◆ **WRITTEN INSTRUCTION**
Please copy everything from "# IPV 35w Mini" down to "sx 130 board/module." in the IPV 35w Mini thread, substituting "concept model" for "prototype".

◆ **TEXT TO READ**
# IPV 35w Mini



## DoubleD (7/11/14)

Initial thoughts:
Mini? Looks taller than a VaporShark.
Looks like a prototype to me, Im sure they could put a little more effort in the looks department 
I love that you can swop out 18650's 

Portability is the trend and I approve  

*Edit*: Its a 30w using the YIHI sx 130 board/module.

Reactions: Like 1


----------



## kimbo (7/11/14)

DoubleD said:


> Initial thoughts:
> Mini? Looks taller than a VaporShark.
> Looks like a prototype to me, Im sure they could put a little more effort in the looks department
> I love that you can swop out 18650's
> ...




Looks like the iStick and the ZNA was naughty and had this

Reactions: Like 1 | Funny 4


----------



## rogue zombie (7/11/14)

Oh yes please!

This is what I'm talking about. Instead of making 400watt devices, then next month a 600w...

Rather make smaller devices, with only the power that you actually need.

Reactions: Agree 7


----------



## free3dom (7/11/14)

r0gue z0mbie said:


> Oh yes please!
> 
> This is what I'm talking about. Instead of making 400watt devices, then next month a 600w...
> 
> Rather make smaller devices, with only the power that you actually need.



I wouldn't mind a 600w device, so long as I can plug my PC into it when I'm not using it for vaping

Reactions: Like 2 | Funny 1


----------



## rogue zombie (7/11/14)

◆ **STORED RECORDS**
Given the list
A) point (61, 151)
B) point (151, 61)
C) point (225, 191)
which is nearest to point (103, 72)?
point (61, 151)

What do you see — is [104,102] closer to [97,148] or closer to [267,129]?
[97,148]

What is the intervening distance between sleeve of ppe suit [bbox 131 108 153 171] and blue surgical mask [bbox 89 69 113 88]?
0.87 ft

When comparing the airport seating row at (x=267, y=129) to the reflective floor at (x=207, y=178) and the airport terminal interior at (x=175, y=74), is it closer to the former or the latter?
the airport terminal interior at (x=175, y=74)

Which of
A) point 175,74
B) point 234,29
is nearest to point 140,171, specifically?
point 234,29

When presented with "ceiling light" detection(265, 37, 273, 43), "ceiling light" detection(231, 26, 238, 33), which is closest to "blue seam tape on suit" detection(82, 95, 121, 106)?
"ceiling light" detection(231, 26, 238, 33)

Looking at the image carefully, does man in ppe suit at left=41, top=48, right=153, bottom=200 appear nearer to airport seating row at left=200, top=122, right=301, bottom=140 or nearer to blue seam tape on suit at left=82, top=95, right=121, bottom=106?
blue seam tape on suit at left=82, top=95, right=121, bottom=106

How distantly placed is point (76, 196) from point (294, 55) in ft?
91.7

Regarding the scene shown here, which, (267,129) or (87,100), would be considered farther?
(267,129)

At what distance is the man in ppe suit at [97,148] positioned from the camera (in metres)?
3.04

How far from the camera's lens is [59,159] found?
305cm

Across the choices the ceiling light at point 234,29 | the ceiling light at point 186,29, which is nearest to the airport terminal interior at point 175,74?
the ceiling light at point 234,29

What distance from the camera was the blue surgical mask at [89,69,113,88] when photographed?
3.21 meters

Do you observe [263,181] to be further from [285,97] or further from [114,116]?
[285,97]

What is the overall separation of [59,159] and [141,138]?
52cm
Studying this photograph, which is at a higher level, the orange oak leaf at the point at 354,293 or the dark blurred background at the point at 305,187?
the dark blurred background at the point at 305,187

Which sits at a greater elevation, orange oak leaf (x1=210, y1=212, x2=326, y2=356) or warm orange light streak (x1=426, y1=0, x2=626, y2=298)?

◆ **TASK ANSWER**
# IPV 35w Mini



## DoubleD (7/11/14)

Initial thoughts:
Mini? Looks taller than a VaporShark.
Looks like a concept model to me, Im sure they could put a little more effort in the looks department 
I love that you can swop out 18650's 

Portability is the trend and I approve  

*Edit*: Its a 30w using the YIHI sx 130 board/module.